(Work to be completed): Copy everything from the line containing "Looking at the scene, is" down to the line containing "2490 millimetres", swapping "distance" for "separation" and keeping all else the same.

Dataset rows

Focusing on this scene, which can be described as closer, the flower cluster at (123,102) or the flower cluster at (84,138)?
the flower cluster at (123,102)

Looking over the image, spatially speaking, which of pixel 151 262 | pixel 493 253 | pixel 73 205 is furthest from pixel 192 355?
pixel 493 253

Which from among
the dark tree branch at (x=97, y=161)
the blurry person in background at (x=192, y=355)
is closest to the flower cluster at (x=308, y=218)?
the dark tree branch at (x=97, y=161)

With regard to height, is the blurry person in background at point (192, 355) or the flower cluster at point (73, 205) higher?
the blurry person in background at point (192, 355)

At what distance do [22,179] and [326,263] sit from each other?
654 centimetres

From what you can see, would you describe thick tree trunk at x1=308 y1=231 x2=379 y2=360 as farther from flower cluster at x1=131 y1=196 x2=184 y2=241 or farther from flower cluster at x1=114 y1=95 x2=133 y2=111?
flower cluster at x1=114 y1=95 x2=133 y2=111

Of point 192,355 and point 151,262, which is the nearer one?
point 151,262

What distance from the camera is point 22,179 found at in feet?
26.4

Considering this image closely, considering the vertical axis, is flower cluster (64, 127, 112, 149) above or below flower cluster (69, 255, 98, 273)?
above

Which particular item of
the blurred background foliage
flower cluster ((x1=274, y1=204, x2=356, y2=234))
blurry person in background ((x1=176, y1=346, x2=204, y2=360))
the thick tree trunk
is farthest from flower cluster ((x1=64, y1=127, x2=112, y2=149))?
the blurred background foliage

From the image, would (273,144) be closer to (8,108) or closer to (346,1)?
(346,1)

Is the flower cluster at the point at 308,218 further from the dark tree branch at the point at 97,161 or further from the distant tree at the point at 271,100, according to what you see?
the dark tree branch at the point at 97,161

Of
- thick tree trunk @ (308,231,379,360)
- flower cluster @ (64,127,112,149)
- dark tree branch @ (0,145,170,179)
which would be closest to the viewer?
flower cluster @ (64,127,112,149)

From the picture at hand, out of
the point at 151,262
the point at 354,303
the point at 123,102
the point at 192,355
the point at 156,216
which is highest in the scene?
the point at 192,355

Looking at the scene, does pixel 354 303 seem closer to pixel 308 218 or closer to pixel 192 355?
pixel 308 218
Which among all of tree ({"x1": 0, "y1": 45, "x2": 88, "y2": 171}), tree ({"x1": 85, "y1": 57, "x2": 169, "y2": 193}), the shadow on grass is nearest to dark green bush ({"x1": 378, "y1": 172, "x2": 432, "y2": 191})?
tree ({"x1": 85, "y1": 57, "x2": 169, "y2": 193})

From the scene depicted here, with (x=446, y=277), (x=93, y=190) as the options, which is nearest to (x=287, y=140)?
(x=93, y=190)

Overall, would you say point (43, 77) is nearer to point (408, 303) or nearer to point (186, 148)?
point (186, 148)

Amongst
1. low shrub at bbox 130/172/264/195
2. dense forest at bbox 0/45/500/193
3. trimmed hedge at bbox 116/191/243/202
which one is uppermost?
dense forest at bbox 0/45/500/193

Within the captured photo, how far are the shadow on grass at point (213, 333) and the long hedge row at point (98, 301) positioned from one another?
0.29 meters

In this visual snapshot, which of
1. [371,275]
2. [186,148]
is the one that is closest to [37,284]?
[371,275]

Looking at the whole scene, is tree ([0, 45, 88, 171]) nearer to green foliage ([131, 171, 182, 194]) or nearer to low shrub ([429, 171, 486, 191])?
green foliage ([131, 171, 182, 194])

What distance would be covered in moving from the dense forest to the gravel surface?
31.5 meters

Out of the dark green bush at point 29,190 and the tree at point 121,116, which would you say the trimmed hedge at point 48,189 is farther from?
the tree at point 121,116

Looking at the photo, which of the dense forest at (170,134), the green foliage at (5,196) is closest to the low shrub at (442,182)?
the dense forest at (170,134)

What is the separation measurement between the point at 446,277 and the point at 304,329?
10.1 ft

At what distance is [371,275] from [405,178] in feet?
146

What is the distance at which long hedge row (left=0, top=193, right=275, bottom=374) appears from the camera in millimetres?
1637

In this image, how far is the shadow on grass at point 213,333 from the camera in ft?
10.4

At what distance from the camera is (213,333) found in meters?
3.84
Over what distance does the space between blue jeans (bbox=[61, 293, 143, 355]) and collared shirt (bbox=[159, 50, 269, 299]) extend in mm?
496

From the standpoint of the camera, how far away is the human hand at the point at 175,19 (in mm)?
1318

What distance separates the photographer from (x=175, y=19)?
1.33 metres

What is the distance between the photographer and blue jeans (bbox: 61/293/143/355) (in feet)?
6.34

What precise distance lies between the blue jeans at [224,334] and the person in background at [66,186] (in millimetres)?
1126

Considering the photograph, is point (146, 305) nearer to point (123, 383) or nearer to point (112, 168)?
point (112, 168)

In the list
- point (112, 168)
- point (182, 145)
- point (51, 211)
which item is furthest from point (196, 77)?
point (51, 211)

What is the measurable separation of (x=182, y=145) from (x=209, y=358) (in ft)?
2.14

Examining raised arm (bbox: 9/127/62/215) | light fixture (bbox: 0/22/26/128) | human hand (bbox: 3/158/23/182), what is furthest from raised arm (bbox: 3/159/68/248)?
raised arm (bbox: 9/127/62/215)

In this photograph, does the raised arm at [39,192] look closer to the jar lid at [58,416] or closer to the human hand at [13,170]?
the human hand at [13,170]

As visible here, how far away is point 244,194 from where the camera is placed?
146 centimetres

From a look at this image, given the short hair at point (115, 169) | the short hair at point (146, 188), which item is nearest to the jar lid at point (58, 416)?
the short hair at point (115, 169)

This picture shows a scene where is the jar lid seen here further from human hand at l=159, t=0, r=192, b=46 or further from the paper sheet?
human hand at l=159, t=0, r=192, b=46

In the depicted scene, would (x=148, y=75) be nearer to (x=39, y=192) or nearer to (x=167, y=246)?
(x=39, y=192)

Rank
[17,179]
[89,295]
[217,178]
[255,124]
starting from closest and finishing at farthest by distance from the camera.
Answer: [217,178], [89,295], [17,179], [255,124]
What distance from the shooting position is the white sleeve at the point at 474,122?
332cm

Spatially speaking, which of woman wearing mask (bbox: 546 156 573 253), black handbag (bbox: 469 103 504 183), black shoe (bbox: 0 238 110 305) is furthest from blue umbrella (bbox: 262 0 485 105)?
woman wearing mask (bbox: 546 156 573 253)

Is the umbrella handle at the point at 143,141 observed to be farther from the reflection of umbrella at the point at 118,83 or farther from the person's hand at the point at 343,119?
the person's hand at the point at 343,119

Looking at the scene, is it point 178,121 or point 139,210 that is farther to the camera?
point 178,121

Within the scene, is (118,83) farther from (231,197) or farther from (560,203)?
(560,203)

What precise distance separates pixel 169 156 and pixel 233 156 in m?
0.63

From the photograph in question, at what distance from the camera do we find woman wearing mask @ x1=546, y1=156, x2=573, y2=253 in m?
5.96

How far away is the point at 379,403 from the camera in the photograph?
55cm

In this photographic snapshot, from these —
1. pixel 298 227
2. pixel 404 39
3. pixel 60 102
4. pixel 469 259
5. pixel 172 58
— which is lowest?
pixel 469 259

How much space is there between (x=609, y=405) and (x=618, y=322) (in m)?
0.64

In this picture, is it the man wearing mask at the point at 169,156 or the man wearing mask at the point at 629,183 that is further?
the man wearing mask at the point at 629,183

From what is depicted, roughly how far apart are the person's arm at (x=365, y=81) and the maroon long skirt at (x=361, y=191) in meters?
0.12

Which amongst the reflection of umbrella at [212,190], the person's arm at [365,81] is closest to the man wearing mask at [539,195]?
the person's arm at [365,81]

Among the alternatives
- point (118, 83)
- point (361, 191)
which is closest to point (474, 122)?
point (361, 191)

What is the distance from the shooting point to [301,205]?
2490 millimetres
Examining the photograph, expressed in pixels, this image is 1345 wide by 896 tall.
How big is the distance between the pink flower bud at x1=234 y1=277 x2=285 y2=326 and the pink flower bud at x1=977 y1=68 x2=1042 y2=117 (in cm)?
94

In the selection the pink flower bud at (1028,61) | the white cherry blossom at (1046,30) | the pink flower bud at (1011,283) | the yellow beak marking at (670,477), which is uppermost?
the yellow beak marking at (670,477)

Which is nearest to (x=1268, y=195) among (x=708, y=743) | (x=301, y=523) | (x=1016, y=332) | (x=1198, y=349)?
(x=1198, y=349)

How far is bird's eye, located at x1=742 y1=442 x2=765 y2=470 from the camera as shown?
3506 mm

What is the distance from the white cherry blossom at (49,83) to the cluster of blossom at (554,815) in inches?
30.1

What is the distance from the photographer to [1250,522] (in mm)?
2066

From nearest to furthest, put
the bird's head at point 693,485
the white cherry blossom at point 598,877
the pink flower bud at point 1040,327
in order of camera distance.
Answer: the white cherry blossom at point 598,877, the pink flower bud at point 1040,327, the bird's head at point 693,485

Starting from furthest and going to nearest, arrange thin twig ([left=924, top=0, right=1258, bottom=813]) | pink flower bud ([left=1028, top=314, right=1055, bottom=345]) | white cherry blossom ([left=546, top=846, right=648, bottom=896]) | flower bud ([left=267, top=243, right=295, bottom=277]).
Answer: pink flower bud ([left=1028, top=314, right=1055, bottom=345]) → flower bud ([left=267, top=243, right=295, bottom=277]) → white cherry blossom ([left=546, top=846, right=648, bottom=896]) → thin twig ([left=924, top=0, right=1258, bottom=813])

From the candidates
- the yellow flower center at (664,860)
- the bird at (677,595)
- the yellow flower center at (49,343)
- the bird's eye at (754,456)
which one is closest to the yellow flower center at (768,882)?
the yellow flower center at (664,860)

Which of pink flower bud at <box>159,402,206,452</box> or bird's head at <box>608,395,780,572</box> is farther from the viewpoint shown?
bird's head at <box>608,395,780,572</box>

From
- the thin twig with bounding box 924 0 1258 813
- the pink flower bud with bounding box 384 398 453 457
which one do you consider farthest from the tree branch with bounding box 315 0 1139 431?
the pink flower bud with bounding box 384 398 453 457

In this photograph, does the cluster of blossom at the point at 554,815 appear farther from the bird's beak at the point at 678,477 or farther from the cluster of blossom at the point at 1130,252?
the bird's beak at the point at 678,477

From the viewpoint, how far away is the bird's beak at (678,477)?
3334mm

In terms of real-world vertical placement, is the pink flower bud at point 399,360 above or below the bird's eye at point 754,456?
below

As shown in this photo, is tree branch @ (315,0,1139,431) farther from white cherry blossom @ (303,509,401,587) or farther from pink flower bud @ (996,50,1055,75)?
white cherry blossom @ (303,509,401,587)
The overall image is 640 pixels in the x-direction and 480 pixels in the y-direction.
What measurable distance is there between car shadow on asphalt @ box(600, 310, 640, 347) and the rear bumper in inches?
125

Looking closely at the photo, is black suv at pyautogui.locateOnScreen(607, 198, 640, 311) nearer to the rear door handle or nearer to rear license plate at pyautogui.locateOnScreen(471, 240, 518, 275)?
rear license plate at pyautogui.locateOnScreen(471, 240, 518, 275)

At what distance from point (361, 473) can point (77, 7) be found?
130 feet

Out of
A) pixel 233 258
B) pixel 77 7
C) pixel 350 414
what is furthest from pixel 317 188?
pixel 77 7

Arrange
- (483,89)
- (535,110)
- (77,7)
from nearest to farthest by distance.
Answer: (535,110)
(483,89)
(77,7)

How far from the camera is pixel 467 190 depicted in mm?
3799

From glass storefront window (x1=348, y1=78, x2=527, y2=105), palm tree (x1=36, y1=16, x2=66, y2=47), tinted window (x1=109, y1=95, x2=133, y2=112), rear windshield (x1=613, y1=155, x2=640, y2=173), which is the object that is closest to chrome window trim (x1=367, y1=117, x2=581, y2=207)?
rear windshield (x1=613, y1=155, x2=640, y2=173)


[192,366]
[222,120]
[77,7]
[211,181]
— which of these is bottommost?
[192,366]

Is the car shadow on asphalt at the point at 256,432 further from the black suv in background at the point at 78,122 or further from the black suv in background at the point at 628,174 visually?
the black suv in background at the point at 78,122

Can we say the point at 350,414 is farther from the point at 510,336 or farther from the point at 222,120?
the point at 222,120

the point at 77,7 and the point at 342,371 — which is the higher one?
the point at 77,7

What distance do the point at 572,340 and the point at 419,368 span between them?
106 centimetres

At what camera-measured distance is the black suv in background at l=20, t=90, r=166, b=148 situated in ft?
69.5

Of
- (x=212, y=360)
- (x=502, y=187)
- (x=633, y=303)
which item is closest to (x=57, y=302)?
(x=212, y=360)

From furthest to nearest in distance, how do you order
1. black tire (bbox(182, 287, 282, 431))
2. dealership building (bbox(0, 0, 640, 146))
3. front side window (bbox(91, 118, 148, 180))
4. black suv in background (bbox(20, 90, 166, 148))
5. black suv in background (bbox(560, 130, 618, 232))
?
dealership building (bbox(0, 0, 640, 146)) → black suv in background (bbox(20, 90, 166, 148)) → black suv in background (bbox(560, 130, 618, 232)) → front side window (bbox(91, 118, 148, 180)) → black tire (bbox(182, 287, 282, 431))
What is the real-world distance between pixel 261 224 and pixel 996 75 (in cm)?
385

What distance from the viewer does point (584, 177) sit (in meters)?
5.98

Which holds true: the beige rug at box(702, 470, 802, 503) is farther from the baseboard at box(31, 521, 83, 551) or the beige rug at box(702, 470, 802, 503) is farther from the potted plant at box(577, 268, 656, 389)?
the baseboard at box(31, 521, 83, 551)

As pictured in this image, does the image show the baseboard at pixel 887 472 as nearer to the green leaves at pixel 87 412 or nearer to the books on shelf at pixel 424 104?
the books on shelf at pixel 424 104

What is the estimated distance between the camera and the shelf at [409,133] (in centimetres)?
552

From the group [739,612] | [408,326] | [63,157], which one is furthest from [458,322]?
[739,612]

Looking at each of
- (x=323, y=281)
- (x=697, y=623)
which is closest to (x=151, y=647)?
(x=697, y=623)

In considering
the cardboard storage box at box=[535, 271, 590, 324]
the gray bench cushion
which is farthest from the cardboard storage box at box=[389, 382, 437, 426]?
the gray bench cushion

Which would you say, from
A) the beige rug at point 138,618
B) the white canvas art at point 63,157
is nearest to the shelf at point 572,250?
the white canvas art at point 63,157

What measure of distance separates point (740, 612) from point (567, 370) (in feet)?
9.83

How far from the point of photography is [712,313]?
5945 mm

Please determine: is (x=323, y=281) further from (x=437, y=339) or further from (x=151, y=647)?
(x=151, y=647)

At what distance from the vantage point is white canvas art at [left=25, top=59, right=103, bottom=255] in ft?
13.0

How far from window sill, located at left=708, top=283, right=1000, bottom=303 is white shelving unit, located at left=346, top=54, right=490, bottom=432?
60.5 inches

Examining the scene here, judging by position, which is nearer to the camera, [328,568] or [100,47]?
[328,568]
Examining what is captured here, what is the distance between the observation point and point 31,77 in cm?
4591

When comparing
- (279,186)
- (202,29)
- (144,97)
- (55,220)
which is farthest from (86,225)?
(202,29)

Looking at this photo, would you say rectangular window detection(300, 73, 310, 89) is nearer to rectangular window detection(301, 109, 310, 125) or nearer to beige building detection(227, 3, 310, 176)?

(Result of the task):
Looking at the scene, is it point 178,121 or point 139,210 that is farther to the camera?
point 178,121

Within the scene, is (118,83) farther from (231,197) or farther from (560,203)?
(560,203)

What precise separation separates pixel 169 156 and pixel 233 156 in m?
0.63

From the photograph in question, at what separation from the camera do we find woman wearing mask @ x1=546, y1=156, x2=573, y2=253 in m?
5.96

How far away is the point at 379,403 from the camera in the photograph?
55cm

In this photographic snapshot, from these —
1. pixel 298 227
2. pixel 404 39
3. pixel 60 102
4. pixel 469 259
5. pixel 172 58
— which is lowest?
pixel 469 259

How much space is there between (x=609, y=405) and (x=618, y=322) (in m)?
0.64

In this picture, is it the man wearing mask at the point at 169,156 or the man wearing mask at the point at 629,183 that is further?
the man wearing mask at the point at 629,183

From what is depicted, roughly how far apart are the person's arm at (x=365, y=81) and the maroon long skirt at (x=361, y=191) in meters?
0.12

Which amongst the reflection of umbrella at [212,190], the person's arm at [365,81] is closest to the man wearing mask at [539,195]?
the person's arm at [365,81]

Among the alternatives
- point (118, 83)
- point (361, 191)
which is closest to point (474, 122)?
point (361, 191)

What is the separation from the shooting point to [301,205]?
2490 millimetres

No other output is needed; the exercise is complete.